▸ **Yapılacak iş**
Aşağıdaki satırlardan kaçında "image" dizesinin geçtiğini hesaplayın ve yalnızca sayıyı yazın.

▸ **Verilen satırlar**
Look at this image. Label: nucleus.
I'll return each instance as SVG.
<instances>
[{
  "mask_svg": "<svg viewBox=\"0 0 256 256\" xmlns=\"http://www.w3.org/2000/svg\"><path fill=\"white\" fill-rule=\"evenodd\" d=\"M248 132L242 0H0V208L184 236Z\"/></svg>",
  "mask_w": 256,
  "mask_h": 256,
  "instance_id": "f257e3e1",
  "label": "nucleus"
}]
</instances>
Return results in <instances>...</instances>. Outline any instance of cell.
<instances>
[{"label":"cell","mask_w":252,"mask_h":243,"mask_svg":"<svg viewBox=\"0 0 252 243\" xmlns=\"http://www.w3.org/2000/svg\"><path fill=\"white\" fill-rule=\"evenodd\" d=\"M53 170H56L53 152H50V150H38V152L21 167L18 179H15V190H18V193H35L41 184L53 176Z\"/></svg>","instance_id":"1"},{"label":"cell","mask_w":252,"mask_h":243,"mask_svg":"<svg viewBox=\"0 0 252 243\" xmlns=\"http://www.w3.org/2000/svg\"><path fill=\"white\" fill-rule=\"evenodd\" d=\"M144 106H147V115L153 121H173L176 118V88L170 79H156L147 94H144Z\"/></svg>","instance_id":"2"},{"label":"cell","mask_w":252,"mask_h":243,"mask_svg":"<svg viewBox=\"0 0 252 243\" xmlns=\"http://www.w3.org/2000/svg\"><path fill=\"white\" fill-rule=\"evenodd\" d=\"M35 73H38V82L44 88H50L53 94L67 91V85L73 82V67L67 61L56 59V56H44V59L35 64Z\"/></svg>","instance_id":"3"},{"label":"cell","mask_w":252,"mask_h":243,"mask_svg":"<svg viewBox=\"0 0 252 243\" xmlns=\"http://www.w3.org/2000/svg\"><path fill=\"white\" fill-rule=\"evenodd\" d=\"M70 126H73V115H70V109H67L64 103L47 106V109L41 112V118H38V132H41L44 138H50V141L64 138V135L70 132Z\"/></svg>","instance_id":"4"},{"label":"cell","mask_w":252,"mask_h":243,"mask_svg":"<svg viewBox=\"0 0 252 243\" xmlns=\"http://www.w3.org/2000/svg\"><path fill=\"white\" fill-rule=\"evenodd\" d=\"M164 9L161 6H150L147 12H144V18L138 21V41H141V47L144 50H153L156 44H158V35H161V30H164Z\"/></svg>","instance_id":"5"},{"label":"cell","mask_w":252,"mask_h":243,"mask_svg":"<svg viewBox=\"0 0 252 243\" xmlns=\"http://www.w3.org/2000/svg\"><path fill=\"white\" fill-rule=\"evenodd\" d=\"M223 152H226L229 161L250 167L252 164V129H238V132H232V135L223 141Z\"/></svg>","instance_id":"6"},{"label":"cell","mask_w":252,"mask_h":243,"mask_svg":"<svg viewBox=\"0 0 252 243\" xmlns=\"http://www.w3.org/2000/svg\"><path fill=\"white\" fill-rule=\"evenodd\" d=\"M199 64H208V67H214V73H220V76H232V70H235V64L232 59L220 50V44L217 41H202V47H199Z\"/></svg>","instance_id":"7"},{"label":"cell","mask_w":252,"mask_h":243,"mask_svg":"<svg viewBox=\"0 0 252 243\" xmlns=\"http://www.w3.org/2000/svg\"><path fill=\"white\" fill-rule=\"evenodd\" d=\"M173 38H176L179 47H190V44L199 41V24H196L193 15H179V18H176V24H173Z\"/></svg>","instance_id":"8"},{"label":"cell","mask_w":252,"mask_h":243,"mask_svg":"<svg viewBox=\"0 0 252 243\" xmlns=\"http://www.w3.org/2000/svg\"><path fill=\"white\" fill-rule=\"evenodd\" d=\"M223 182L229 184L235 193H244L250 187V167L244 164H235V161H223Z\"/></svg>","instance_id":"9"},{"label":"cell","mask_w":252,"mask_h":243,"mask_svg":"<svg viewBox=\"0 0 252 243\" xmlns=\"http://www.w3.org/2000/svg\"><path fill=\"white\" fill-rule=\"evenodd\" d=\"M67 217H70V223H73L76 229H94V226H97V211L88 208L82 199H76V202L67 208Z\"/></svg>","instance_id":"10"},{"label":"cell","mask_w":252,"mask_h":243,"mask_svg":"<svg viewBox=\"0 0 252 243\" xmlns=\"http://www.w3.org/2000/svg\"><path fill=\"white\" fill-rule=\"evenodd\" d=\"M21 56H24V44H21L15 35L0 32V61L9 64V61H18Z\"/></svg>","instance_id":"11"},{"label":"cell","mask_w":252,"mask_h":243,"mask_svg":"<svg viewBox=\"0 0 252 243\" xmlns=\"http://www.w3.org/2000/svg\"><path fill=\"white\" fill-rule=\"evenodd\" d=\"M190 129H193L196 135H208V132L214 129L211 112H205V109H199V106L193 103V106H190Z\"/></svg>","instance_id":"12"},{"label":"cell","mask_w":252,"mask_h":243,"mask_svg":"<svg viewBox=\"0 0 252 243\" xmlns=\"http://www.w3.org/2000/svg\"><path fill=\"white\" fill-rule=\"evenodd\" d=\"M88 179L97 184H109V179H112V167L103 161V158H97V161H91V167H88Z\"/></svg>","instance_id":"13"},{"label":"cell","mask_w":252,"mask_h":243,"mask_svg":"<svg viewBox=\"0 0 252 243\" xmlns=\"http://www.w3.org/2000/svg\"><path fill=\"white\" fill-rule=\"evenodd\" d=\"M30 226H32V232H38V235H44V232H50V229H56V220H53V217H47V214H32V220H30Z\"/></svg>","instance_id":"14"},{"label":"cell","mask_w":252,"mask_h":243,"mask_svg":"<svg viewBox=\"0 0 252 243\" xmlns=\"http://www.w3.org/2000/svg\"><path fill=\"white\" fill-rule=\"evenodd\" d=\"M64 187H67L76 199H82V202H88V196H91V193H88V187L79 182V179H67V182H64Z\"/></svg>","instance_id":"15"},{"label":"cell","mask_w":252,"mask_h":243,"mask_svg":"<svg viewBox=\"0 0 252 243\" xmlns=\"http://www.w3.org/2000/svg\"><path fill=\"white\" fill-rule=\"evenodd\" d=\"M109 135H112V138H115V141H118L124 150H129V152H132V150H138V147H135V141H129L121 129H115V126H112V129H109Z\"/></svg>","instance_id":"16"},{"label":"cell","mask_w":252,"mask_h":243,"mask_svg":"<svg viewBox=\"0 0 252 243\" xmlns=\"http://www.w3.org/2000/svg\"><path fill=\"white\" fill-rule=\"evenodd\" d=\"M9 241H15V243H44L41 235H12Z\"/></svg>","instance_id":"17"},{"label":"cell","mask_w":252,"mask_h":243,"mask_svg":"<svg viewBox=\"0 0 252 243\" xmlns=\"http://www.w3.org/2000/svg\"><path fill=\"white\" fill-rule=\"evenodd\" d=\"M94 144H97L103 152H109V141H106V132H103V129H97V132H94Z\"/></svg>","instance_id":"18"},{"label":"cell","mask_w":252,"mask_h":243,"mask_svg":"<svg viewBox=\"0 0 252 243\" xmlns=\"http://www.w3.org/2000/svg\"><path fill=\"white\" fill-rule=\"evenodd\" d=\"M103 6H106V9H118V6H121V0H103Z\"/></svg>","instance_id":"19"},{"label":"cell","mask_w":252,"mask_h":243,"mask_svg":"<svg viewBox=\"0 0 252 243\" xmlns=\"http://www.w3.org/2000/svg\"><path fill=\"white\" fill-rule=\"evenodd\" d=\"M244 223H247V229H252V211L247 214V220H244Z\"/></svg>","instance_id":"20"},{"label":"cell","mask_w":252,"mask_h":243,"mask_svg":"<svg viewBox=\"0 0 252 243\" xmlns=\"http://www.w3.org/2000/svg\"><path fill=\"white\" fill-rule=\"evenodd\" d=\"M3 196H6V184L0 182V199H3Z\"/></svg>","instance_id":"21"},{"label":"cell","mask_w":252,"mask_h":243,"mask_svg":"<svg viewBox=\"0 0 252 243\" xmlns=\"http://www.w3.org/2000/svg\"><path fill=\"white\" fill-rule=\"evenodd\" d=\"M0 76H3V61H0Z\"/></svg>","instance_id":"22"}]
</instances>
...
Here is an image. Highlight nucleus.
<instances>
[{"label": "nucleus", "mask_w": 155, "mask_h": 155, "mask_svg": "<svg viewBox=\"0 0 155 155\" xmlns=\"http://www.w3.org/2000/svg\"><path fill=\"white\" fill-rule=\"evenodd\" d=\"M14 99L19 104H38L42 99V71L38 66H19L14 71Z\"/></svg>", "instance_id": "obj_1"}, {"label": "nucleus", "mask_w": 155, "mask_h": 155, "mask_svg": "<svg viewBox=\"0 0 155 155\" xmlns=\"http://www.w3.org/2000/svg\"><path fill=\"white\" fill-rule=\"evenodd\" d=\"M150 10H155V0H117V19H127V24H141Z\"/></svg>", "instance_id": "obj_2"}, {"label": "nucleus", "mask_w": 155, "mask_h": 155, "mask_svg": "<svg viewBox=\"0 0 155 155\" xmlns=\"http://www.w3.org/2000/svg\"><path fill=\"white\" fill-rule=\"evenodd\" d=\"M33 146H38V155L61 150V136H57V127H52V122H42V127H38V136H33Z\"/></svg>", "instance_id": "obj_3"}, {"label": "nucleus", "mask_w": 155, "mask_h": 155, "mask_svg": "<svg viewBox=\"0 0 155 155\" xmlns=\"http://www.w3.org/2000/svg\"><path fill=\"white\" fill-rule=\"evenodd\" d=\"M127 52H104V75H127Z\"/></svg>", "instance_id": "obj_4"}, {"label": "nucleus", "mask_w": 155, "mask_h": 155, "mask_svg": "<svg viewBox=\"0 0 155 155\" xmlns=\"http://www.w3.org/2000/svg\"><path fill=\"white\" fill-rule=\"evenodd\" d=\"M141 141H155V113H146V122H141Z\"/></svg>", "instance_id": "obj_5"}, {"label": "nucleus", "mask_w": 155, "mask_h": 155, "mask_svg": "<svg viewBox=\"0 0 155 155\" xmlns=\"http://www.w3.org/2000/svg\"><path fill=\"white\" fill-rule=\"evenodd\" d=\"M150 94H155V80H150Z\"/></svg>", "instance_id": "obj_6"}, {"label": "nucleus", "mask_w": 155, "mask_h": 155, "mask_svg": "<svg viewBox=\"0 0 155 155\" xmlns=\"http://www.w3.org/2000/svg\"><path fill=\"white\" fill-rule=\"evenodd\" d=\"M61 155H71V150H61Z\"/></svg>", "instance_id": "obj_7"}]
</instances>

▸ **Görev yanıtı**
2